Me Moustapha Cissé, l’un des conseils de l’Etat malien pavoise un peu, c’est une petite victoire face au rouleau compresseur de l’UEMOA : la Cour de justice de l’UEMOA vient de rendre une ordonnance portant suspension des sanctions adoptées contre le Mali par les chefs d’Etat de cette institution.

Juridiquement, c’est une victoire, car les mesures coercitives de l’UEMOA qui ont fermé tous les circuits économiques et financiers envers le Mali commençaient à faire leur effet : non-ravitaillement de la BCEAO aux banques primaires, raréfaction de liquidités, difficultés pour les transactions entre le Mali et les autres Etats…

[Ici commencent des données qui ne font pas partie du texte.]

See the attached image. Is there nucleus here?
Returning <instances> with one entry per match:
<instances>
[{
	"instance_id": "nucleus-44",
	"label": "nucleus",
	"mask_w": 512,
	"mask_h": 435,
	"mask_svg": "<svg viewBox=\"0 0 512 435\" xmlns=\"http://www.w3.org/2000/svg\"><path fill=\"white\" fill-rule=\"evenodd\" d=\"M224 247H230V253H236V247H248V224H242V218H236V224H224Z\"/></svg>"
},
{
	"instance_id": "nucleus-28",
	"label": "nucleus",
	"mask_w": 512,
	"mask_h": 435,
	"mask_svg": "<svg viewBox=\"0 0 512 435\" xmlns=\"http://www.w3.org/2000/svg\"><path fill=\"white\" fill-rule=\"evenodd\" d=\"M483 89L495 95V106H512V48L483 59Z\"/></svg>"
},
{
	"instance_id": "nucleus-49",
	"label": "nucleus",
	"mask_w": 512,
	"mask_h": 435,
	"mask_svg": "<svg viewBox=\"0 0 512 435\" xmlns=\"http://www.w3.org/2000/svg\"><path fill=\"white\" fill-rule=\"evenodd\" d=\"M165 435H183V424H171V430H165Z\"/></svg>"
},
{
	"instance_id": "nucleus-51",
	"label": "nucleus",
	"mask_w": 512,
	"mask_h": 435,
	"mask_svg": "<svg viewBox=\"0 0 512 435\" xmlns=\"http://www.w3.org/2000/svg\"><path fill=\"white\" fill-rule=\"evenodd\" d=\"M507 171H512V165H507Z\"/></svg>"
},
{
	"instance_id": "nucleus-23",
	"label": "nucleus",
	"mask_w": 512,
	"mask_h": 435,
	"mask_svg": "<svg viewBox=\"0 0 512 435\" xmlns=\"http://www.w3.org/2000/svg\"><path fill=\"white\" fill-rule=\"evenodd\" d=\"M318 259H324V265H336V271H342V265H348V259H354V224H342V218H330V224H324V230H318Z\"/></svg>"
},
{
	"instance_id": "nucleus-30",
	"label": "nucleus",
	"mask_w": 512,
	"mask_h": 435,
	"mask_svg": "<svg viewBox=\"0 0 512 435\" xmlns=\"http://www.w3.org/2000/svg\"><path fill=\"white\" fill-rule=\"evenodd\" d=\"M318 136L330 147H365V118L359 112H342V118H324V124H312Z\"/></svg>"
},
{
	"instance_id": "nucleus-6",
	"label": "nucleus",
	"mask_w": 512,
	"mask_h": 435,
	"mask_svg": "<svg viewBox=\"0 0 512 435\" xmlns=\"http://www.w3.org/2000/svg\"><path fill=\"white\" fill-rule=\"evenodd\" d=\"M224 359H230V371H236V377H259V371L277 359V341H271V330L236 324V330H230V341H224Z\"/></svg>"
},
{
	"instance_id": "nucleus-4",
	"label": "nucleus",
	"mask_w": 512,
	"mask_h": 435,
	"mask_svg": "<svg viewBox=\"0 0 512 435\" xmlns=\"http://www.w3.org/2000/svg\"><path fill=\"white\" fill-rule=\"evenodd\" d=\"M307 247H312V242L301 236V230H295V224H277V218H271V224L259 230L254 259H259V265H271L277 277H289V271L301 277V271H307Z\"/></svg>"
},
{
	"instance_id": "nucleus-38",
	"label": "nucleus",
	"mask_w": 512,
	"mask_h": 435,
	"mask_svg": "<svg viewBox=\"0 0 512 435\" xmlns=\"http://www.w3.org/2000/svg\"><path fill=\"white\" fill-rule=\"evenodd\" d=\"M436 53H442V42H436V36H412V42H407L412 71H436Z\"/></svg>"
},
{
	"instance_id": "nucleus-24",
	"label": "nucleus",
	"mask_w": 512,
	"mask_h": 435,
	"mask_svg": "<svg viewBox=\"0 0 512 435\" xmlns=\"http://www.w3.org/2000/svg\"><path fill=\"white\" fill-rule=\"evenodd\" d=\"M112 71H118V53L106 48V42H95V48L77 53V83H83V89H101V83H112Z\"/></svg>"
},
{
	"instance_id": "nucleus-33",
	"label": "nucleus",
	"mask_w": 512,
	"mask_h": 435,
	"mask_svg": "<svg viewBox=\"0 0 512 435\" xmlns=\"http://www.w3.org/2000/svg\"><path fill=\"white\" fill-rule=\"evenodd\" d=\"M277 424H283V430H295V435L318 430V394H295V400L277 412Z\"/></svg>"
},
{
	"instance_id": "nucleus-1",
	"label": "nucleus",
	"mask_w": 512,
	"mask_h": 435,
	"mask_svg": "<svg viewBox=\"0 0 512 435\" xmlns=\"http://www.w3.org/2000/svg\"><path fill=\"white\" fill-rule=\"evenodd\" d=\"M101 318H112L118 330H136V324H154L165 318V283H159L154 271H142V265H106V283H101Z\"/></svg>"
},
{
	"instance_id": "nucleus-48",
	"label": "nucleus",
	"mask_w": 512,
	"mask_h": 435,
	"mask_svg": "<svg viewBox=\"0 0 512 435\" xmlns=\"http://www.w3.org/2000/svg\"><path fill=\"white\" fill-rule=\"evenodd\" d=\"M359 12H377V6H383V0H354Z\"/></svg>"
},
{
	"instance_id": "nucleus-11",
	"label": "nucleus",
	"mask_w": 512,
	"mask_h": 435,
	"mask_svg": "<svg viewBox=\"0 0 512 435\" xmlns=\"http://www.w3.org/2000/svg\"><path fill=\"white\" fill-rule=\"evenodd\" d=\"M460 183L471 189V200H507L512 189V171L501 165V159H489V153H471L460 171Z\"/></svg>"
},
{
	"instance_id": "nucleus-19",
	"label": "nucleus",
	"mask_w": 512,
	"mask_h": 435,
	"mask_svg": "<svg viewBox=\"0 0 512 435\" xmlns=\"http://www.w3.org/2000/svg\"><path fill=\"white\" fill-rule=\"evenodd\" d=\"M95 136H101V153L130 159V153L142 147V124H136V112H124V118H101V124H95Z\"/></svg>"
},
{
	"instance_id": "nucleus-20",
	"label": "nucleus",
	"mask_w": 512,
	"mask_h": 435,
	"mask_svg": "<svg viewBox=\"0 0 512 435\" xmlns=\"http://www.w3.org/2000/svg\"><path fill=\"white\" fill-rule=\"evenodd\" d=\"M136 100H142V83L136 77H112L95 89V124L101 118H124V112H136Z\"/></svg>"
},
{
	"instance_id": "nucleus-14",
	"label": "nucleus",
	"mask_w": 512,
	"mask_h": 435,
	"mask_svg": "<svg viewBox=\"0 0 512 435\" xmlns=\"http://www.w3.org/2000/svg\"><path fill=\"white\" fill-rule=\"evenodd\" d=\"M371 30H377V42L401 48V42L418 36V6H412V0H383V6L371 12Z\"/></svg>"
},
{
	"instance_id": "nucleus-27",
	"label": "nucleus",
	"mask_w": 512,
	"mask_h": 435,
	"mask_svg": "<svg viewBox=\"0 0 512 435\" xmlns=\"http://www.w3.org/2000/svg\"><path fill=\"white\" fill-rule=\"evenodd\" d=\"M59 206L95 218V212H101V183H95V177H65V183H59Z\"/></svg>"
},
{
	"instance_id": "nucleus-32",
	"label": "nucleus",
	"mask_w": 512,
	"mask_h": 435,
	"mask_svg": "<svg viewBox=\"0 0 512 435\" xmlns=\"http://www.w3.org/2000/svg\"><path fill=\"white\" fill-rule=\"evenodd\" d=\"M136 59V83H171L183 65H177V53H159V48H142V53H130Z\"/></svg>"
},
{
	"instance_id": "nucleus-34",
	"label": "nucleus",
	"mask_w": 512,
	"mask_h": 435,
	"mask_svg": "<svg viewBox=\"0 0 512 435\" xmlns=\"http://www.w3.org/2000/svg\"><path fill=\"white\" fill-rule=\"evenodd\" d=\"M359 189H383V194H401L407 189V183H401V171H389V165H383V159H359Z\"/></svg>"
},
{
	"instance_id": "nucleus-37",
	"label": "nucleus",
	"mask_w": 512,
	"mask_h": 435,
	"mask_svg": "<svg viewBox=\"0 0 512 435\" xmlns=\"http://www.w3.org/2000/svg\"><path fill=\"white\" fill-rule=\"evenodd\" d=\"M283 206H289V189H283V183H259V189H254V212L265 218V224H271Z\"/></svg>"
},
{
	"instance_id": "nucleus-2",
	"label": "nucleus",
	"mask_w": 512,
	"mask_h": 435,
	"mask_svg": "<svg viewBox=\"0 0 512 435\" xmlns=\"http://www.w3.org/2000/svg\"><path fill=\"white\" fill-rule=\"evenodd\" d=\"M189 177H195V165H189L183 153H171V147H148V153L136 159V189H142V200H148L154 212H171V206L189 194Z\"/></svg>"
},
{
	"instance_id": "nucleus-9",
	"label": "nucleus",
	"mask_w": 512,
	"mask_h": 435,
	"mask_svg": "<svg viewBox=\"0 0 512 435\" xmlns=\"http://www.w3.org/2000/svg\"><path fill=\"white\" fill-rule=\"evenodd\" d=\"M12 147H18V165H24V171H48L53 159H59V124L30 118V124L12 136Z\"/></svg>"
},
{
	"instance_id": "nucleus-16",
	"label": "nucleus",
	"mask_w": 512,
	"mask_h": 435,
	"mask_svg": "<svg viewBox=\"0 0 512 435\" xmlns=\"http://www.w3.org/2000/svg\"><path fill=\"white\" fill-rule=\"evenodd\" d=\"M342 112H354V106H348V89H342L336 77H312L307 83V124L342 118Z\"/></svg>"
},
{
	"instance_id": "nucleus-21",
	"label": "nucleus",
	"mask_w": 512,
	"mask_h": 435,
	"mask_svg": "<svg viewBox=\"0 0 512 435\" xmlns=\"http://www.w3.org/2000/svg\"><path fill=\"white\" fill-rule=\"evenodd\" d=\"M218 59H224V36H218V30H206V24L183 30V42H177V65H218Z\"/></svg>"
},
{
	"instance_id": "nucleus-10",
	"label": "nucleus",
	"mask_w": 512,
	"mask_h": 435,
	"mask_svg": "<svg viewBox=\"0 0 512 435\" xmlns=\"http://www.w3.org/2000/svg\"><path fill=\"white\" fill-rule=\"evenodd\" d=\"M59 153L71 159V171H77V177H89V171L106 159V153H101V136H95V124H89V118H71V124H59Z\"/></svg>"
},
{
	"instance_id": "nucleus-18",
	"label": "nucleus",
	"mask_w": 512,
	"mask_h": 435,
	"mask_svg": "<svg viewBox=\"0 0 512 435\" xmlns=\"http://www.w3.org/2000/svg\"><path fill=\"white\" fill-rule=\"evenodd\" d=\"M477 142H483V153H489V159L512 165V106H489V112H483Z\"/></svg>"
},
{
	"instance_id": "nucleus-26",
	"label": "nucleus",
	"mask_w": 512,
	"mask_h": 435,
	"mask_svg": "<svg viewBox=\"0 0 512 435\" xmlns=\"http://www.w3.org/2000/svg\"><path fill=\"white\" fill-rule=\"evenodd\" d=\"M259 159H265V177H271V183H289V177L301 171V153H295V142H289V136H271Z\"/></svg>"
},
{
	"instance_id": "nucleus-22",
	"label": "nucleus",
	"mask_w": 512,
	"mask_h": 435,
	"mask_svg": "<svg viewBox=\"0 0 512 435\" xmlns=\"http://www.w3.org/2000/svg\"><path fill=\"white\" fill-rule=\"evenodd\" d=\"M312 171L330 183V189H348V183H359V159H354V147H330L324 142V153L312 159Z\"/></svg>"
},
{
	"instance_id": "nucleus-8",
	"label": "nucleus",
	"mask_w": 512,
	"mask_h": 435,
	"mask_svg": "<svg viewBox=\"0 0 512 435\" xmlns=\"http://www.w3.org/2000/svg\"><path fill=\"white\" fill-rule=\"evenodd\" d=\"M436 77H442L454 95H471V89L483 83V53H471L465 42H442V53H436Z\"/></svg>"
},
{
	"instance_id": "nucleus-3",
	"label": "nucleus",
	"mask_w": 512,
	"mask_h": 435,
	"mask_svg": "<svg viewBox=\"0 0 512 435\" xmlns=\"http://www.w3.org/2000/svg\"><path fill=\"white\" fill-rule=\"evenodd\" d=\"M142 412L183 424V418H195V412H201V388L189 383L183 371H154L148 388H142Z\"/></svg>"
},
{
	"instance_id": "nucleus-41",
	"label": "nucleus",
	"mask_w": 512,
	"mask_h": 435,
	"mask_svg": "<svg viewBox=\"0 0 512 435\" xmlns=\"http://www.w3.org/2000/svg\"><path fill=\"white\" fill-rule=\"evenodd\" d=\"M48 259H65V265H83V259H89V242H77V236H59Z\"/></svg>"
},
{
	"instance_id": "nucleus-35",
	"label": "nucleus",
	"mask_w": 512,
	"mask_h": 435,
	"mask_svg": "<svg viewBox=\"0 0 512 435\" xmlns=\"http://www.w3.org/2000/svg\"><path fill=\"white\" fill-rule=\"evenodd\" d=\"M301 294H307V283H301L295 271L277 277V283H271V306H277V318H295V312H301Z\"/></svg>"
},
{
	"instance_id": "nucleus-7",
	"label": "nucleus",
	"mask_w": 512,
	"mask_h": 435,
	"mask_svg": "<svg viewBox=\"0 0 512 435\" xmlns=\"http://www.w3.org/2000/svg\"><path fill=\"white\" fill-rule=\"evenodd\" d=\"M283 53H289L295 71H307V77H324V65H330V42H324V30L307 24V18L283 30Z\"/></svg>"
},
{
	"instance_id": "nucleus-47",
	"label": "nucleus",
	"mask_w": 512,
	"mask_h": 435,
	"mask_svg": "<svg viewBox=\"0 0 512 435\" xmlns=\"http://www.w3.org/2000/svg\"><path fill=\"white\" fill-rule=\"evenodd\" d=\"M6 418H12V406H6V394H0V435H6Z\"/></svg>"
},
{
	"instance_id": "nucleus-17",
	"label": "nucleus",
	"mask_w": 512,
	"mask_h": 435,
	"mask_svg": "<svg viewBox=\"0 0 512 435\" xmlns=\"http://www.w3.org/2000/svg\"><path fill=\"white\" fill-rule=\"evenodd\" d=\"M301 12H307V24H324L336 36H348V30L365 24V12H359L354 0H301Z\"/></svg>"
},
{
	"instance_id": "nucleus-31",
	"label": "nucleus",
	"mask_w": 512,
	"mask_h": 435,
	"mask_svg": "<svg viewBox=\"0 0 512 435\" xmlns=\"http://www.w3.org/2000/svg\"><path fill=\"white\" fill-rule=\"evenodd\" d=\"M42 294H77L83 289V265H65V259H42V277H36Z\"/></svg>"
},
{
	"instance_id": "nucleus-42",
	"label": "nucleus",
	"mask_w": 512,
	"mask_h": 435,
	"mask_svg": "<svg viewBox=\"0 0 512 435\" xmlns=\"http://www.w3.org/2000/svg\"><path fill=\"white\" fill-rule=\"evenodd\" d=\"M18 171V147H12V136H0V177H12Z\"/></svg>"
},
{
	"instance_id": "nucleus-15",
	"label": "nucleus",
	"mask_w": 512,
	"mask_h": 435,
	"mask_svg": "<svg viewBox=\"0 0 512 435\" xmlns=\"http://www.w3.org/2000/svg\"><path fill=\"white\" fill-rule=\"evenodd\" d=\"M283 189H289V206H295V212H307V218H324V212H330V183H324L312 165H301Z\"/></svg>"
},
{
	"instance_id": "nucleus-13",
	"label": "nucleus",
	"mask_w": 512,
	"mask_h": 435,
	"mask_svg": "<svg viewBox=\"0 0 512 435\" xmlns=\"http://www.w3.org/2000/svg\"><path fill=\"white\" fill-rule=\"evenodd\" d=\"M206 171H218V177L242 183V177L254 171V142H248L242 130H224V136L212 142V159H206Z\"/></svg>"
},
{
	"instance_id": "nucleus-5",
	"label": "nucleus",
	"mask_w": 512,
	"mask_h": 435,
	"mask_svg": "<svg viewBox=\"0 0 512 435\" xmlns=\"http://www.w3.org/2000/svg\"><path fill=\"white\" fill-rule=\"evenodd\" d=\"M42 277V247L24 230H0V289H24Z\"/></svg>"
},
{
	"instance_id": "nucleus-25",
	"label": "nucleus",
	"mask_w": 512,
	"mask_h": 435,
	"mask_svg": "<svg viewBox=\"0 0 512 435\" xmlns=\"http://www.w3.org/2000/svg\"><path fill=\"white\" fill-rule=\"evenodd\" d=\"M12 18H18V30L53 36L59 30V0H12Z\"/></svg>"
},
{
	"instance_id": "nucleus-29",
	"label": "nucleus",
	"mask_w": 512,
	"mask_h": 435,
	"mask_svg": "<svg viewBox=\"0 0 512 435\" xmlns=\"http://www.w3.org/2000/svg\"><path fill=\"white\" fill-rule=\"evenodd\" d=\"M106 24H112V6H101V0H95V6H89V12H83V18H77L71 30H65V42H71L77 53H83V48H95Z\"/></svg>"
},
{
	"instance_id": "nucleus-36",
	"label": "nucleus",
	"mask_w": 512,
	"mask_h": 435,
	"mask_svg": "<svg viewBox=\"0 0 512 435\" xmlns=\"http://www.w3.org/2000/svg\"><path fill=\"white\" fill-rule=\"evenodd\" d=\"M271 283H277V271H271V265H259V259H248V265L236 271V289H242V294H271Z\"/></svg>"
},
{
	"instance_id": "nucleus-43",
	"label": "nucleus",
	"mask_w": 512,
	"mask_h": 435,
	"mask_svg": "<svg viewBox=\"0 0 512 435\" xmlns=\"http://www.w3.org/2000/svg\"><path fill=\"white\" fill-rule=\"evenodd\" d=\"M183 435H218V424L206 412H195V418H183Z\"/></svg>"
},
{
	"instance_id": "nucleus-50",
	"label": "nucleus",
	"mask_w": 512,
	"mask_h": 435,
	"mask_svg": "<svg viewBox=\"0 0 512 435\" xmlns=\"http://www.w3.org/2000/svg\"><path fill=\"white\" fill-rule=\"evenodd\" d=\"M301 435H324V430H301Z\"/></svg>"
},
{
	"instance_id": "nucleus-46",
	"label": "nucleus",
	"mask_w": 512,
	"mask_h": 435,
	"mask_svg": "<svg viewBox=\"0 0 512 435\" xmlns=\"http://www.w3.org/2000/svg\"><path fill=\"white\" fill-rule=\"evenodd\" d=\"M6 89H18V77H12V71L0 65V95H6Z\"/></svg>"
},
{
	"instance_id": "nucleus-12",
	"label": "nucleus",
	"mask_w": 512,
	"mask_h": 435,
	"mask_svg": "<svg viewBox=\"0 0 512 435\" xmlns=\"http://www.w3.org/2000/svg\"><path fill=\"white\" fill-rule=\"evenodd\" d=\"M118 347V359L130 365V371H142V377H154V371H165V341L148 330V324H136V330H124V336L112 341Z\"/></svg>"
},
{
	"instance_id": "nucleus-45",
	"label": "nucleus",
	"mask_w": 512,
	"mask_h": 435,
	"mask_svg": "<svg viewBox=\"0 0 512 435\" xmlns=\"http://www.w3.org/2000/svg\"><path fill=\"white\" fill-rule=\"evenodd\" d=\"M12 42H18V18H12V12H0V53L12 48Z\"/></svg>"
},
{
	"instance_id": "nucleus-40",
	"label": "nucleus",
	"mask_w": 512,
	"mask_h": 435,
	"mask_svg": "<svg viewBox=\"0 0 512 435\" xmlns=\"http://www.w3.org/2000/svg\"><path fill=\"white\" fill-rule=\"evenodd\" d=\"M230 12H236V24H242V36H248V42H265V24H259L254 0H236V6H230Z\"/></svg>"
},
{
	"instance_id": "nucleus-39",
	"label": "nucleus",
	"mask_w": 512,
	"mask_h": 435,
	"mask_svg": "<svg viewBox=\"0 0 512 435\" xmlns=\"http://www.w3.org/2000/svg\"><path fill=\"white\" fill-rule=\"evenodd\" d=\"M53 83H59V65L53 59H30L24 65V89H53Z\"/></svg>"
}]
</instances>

C’est la suspension d’une diète financière que vient de prendre la Cour de justice de l’UEMOA, qui, au passage fait un croc-en-jambe aux chefs d’Etat de l’Union. C’est l’aboutissement d’un combat juridique entamé le 15 février 2022 par un regroupement d’avocats qui avaient trouvé ces sanctions datées du 9 janvier contraires aux textes régissant l’UEMOA. Les avocats ont plaidé soit pour l’abrogation, soit la suspension, le second a été accepté, pour le respect du droit communautaire.

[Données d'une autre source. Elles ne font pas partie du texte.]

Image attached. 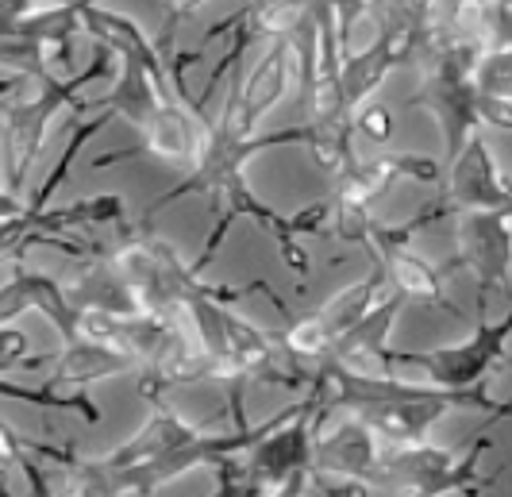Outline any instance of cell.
<instances>
[{
	"mask_svg": "<svg viewBox=\"0 0 512 497\" xmlns=\"http://www.w3.org/2000/svg\"><path fill=\"white\" fill-rule=\"evenodd\" d=\"M489 447V440L466 451V459H455L451 451L428 444H401L397 451H385L378 459V478L374 486L397 490L405 497H443V494H462L470 486L486 490L489 478H478V459Z\"/></svg>",
	"mask_w": 512,
	"mask_h": 497,
	"instance_id": "6da1fadb",
	"label": "cell"
},
{
	"mask_svg": "<svg viewBox=\"0 0 512 497\" xmlns=\"http://www.w3.org/2000/svg\"><path fill=\"white\" fill-rule=\"evenodd\" d=\"M308 409L305 405L297 420L293 413H285L262 440L247 447V463L239 467V486L251 494H266L274 490L282 478H289L293 471H312V432H308Z\"/></svg>",
	"mask_w": 512,
	"mask_h": 497,
	"instance_id": "7a4b0ae2",
	"label": "cell"
},
{
	"mask_svg": "<svg viewBox=\"0 0 512 497\" xmlns=\"http://www.w3.org/2000/svg\"><path fill=\"white\" fill-rule=\"evenodd\" d=\"M378 459H382L378 440H374V432L362 420L343 424L328 440L312 444V471L332 474V478H347V482H362V486H374Z\"/></svg>",
	"mask_w": 512,
	"mask_h": 497,
	"instance_id": "3957f363",
	"label": "cell"
},
{
	"mask_svg": "<svg viewBox=\"0 0 512 497\" xmlns=\"http://www.w3.org/2000/svg\"><path fill=\"white\" fill-rule=\"evenodd\" d=\"M505 336H509V324H497V328H486L478 340L462 343V347H451V351L424 355L420 363L432 370V378L443 382L447 390H462V386H470V382H474V378L501 355Z\"/></svg>",
	"mask_w": 512,
	"mask_h": 497,
	"instance_id": "277c9868",
	"label": "cell"
},
{
	"mask_svg": "<svg viewBox=\"0 0 512 497\" xmlns=\"http://www.w3.org/2000/svg\"><path fill=\"white\" fill-rule=\"evenodd\" d=\"M197 432L193 428H185L174 413H154V420L135 436L128 440L124 447H116L112 455H108V463L116 467V471H131V467H143V463H154V459H162V455H170V451H178L181 444H189Z\"/></svg>",
	"mask_w": 512,
	"mask_h": 497,
	"instance_id": "5b68a950",
	"label": "cell"
},
{
	"mask_svg": "<svg viewBox=\"0 0 512 497\" xmlns=\"http://www.w3.org/2000/svg\"><path fill=\"white\" fill-rule=\"evenodd\" d=\"M462 251L466 259L482 270L486 282H497L505 274V220L501 216H482V220H470L466 232H462Z\"/></svg>",
	"mask_w": 512,
	"mask_h": 497,
	"instance_id": "8992f818",
	"label": "cell"
},
{
	"mask_svg": "<svg viewBox=\"0 0 512 497\" xmlns=\"http://www.w3.org/2000/svg\"><path fill=\"white\" fill-rule=\"evenodd\" d=\"M455 201L470 205V209H493V205L505 201V189L493 178V166H489L482 147H474L459 162V170H455Z\"/></svg>",
	"mask_w": 512,
	"mask_h": 497,
	"instance_id": "52a82bcc",
	"label": "cell"
},
{
	"mask_svg": "<svg viewBox=\"0 0 512 497\" xmlns=\"http://www.w3.org/2000/svg\"><path fill=\"white\" fill-rule=\"evenodd\" d=\"M389 247V243H385ZM389 274H393V282L405 289V293H420V297H432L436 293V274L424 266L420 259H412L405 251H393L389 247Z\"/></svg>",
	"mask_w": 512,
	"mask_h": 497,
	"instance_id": "ba28073f",
	"label": "cell"
},
{
	"mask_svg": "<svg viewBox=\"0 0 512 497\" xmlns=\"http://www.w3.org/2000/svg\"><path fill=\"white\" fill-rule=\"evenodd\" d=\"M24 455H27V440H20L8 424H0V497H12L8 494V474L20 467Z\"/></svg>",
	"mask_w": 512,
	"mask_h": 497,
	"instance_id": "9c48e42d",
	"label": "cell"
},
{
	"mask_svg": "<svg viewBox=\"0 0 512 497\" xmlns=\"http://www.w3.org/2000/svg\"><path fill=\"white\" fill-rule=\"evenodd\" d=\"M16 471L27 478V486H31V497H54V490L47 486V471L39 467V459L31 455V447H27V455L20 459V467Z\"/></svg>",
	"mask_w": 512,
	"mask_h": 497,
	"instance_id": "30bf717a",
	"label": "cell"
},
{
	"mask_svg": "<svg viewBox=\"0 0 512 497\" xmlns=\"http://www.w3.org/2000/svg\"><path fill=\"white\" fill-rule=\"evenodd\" d=\"M216 482H220V486H216V494L212 497H235L239 494V463H235V459H224V463L216 467Z\"/></svg>",
	"mask_w": 512,
	"mask_h": 497,
	"instance_id": "8fae6325",
	"label": "cell"
},
{
	"mask_svg": "<svg viewBox=\"0 0 512 497\" xmlns=\"http://www.w3.org/2000/svg\"><path fill=\"white\" fill-rule=\"evenodd\" d=\"M308 478H312V471H293L289 478H282L274 490H266L262 497H305Z\"/></svg>",
	"mask_w": 512,
	"mask_h": 497,
	"instance_id": "7c38bea8",
	"label": "cell"
},
{
	"mask_svg": "<svg viewBox=\"0 0 512 497\" xmlns=\"http://www.w3.org/2000/svg\"><path fill=\"white\" fill-rule=\"evenodd\" d=\"M0 212H12V201H8L4 193H0Z\"/></svg>",
	"mask_w": 512,
	"mask_h": 497,
	"instance_id": "4fadbf2b",
	"label": "cell"
},
{
	"mask_svg": "<svg viewBox=\"0 0 512 497\" xmlns=\"http://www.w3.org/2000/svg\"><path fill=\"white\" fill-rule=\"evenodd\" d=\"M462 497H482V490H478V486H470V490H462Z\"/></svg>",
	"mask_w": 512,
	"mask_h": 497,
	"instance_id": "5bb4252c",
	"label": "cell"
}]
</instances>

Une décision qui devrait précipiter Assimi Goïta à Bamako, car le sommet de la CEDEAO de ce jour 25 mars à Accra, auquel le président de la Transition est convié, est désormais une occasion en or. Oui, Goïta doit faire le déplacement de la capitale ghanéenne, avec cette ordonnance de la Cour de justice de l’UEMOA en main, qui sera son argumentaire et son sauf-conduit, face à tout ce qui lui est reproché.

Hélas, un communiqué du ministère malien des Affaires étrangères informe que le président de la Transition ne sera pas en présentiel à Accra, mais daignera intervenir si on le veut par visioconférence ! Dommage, car il aurait pu y aller et brandir cette ordonnance, qui est déjà une brèche dans la cuirasse des sanctions de ce qu’on appelle pudiquement «le syndicat des chefs d’Etat» de la CEDEAO. C’est vrai que le ministre des Affaires étrangères, Abdoulaye Diop, de même que celui de l’Administration, porte-parole du gouvernement, colonel Abdoulaye Maïga feront le déplacement de Bamako, mais c’est différent de Goïta en personne.

Aller aujourd’hui à Accra, ce n’est plus aller à Canossa, mais c’est faire un voyage pour montrer, preuve à l’appui, que le Mali a été victime de sanctions iniques et disproportionnées. Etre là à Accra physiquement, et être à Bamako, via la magie de la technologie est différente.

Enfin, c’est clair, cette ordonnance s’invitera forcément à ce sommet d’Accra de ce jour, et si on ignore ce qu’en feront les chefs d’Etat, c’est sûr qu’ils prennent cette suspension pour au mieux une aberration juridique, au pire, un  crime de lèse-président.